Likewise, client bases are in a dramatic state of flux as well. Consider the banking industry, for example, where business clients are facing new challenges related to insolvency, furloughs, suspension of operations, bankruptcies and closures. Bankers need to be able to assess what their existing clients look like now and what they need most. They also need to be able to prioritize acquisition targets in this new marketplace based on the freshest risk and credit information. By leveraging predictive marketing techniques in concert with real-time data sources, bankers can profile their existing client portfolios, analyze portfolio risk, and smartly prioritize their up-sell and new business opportunities. Predictive marketing can help them manage the customer experience, ensuring they reach clients at home or in the office with relevant service offerings or suggested modifications based on what’s happened to their businesses or personal finances in recent months.

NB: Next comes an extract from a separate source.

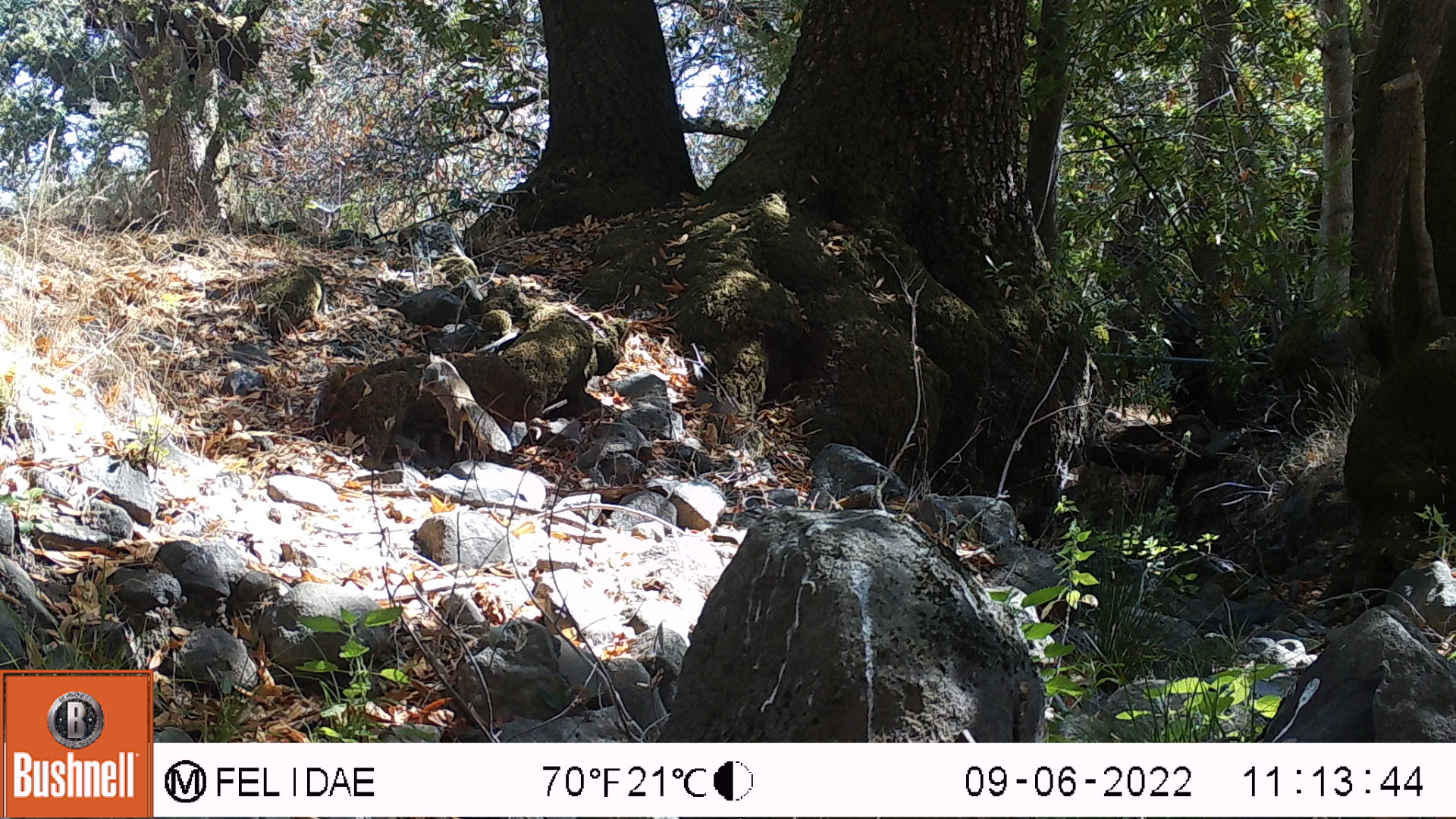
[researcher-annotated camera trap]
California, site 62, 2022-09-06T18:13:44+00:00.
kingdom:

Refine personalization strategies

Even brands that had mastered personalization in a pre-COVID reality will have to scrap and rebuild previous best practices to accommodate new business engagement patterns and competitive shifts. We’ve seen this play out in recent months in the insurance industry. For example, given the dramatic shift in the employment landscape following the pandemic, a top health insurance company knew they had the opportunity to reach recently unemployed individuals with appropriate health insurance offerings. To do this, though, they needed to understand this audience, their values and their mindsets and use this information to develop segments and target each with appropriate offerings based on their real-time situations. The provider tapped into business, consumer and intent data sets and used internal predictive models to identify recently unemployed individuals. The insurance provider then reached out via digital channels to offer less expensive, more relevant individual family plans, Medicaid and Medicare in lieu of Cobra, thereby meeting consumers at a time of great need with the right solutions.

Done right with expanded data assets, predictive marketing builds toward more personalized customer experiences and interactions that continue to improve over time, even as consumers’ worlds shift around them. Predictive marketing is about meeting consumers on their terms, where and how they prefer—and being there for them when they are ready.